4. Clash of the titans. Major players in the offshore wind sector announced mammoth turbine models in the first three months of 2011. Danish turbine-maker Vestas unveiled the V164-7.0 MW (shown here) for rough North Sea conditions; it has an estimated rotor diameter of 164 meters (538 feet). Turbine models introduced by U.S.-based GE, China’s Sinovel, Spain’s Gamesa, and Germany’s Enercon and Siemens Energy range from rated capacities of 4 MW to 15 MW. Courtesy: Vestas

Also in March, at a European Wind Energy Association conference, GE Energy launched its 4.1-113 wind turbine. The 4-MW machine builds on a prior 3.5-MW design, uses direct-drive technology, and is designed to increase offshore reliability, GE said. Sweden’s Göteborg Energi will be the model’s first customer; that project, supported by the Swedish Energy Agency, entails installing the turbines in the Gothenburg harbor later this year.

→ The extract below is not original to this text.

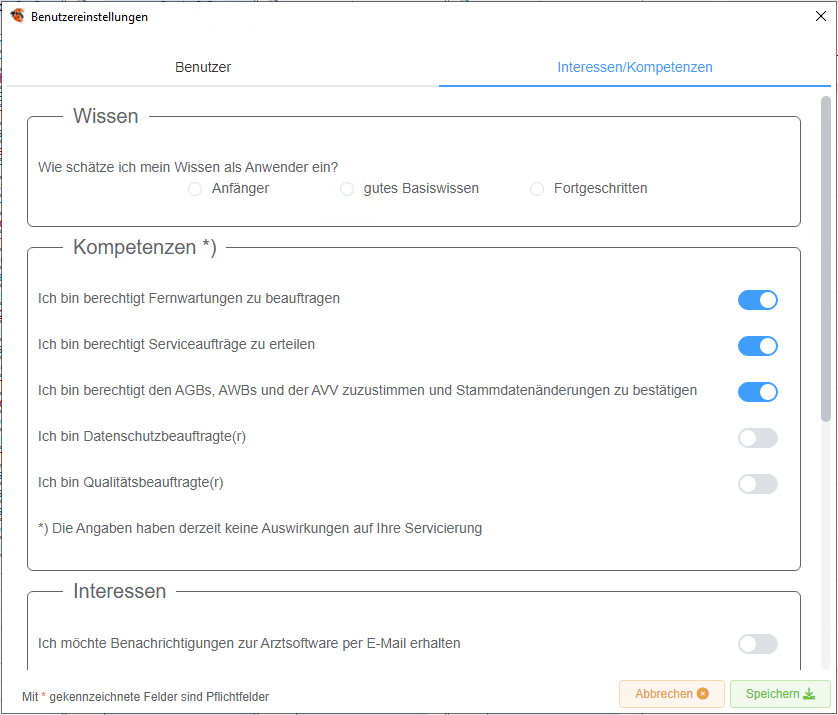Benzutzereinstellungen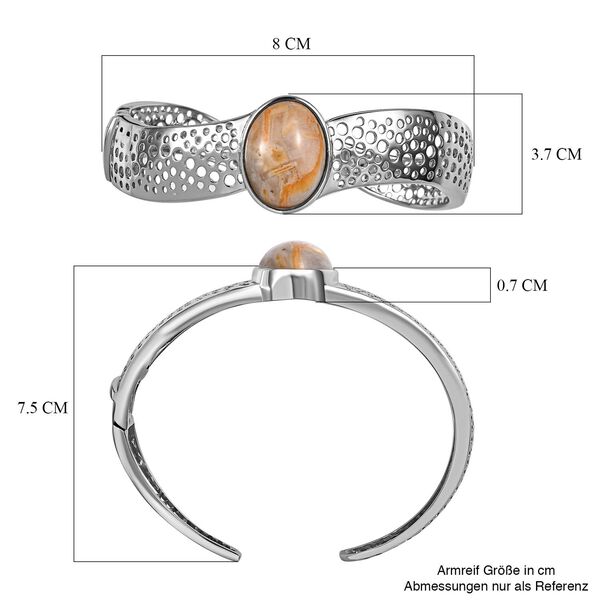 Spitze-Achat Designer Armreif ca. 19 cm, platiniert ca. 15.11 ct image number 5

Gamesa in February said it was collaborating with U.S. defense contractor and shipbuilder Northrop Grumman to develop and supply European utility E.ON with an offshore prototype of its G11X-5.0 MW platform in 2012 (based on technology recently validated with the G10X-4.5 MW prototype). The Spanish firm is also developing another family of turbines, the G14X, anticipated to have a capacity of 6 to 7 MW. The pre-series for these larger turbines could be ready by 2014.

Gamesa has also partnered with other Spanish firms Accionia and Iberdrola to develop a 15-MW offshore turbine for the Azimut initiative.

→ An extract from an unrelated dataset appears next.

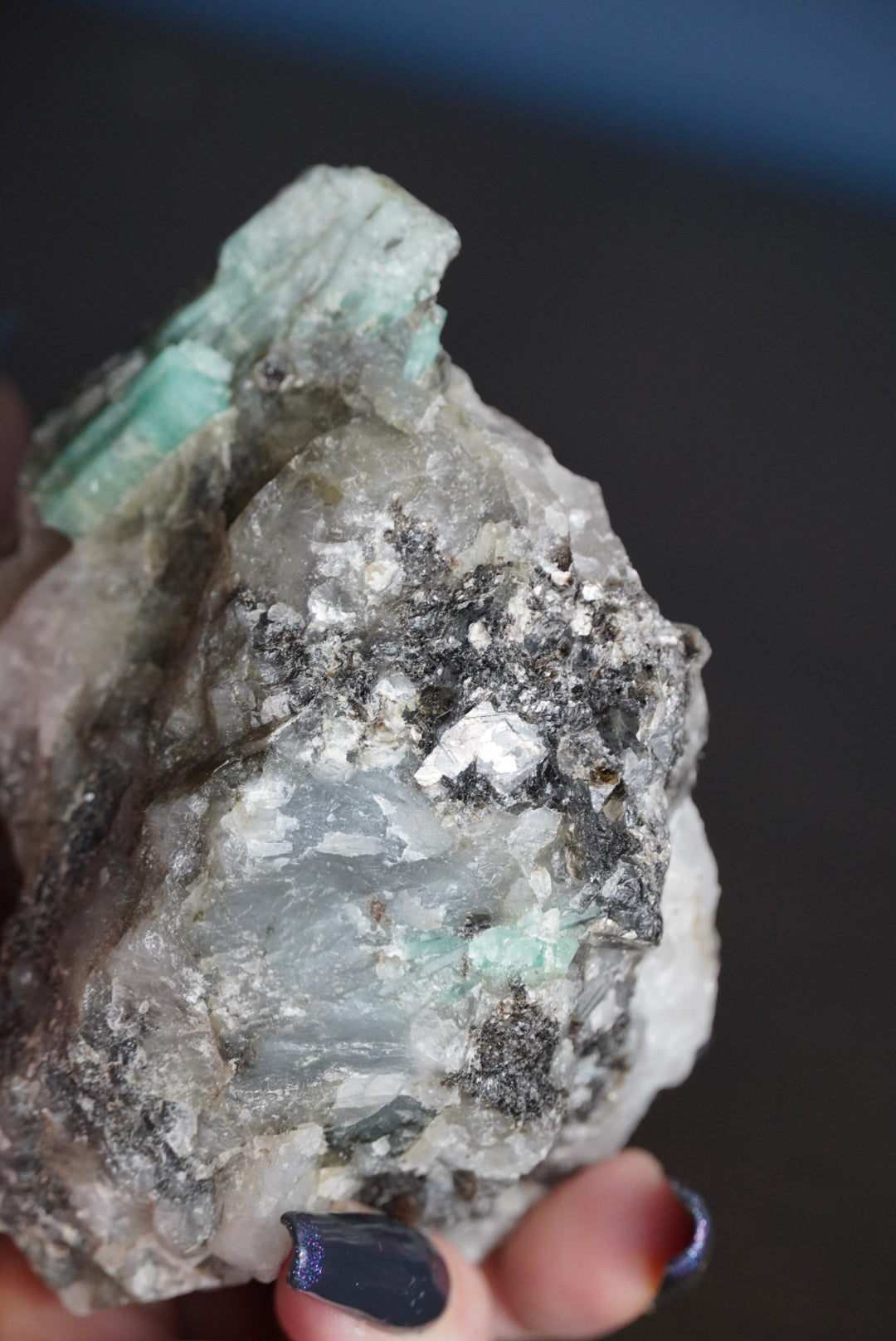 Emerald in Quartz & Tourmaline with Mica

Several other major public-private collaborations are in progress, the most prominent being the European Union’s HiPRWind. Partners in that project, led by Germany’s Fraunhofer Gesellschaft and including ABB, Technip, Idesa, and Wölfel, are looking to install a “fully functional” 10-MW to 20-MW offshore wind turbine. Tests started in 2010 are ongoing at a 1-MW test platform in the Bay of Biscay off the north of Spain and should continue until 2015.

Competition in the offshore wind market has become more intense since Sinovel—which along with other Chinese turbine-makers Goldwind and Dongfang—last year captured a leading share of the world’s onshore global wind turbine market based on rapid installations in China. Last year Sinovel also launched the 100-MW Shanghai Donghai Bridge, an offshore demonstration facility. Based on technology developed with U.S. company American Superconductor Corp., Sinovel recently unveiled the SL5000, China’s first independently developed 5-MW turbine; the company says it will likely introduce another dedicated offshore 6-MW machine this June. Also in February, Sinovel said it is partnering with companies like Clipper Windpower and Sway Turbine to develop a 10-MW offshore turbine.

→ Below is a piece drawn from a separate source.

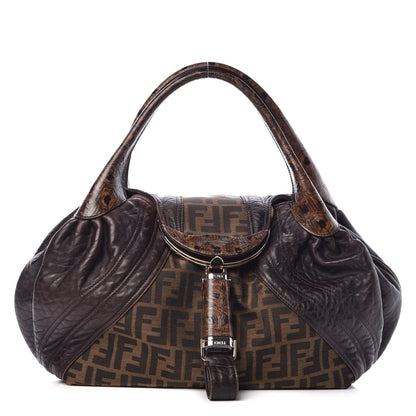 Fendi Zucca Nappa Nuvolata Vitello Tortuga Spy Tobacco Moro 1 of 18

At the start of this year, Enercon completed installation of its 7.5-MW E-126 megaturbine at an onshore site in Magdeburg-Rothensee in Germany, announcing that wind turbines could now produce “14 million kWh from a single plant.”

Siemens Energy and Denmark’s Dong Energy in late December said that they would test and develop Siemens’ newly developed 6-MW offshore wind turbines. Dong Energy plans to install the turbines, which are based on gearless, direct-drive technology, at demonstration sites in the UK and Denmark.

—Sonal Patel is POWER’s senior writer.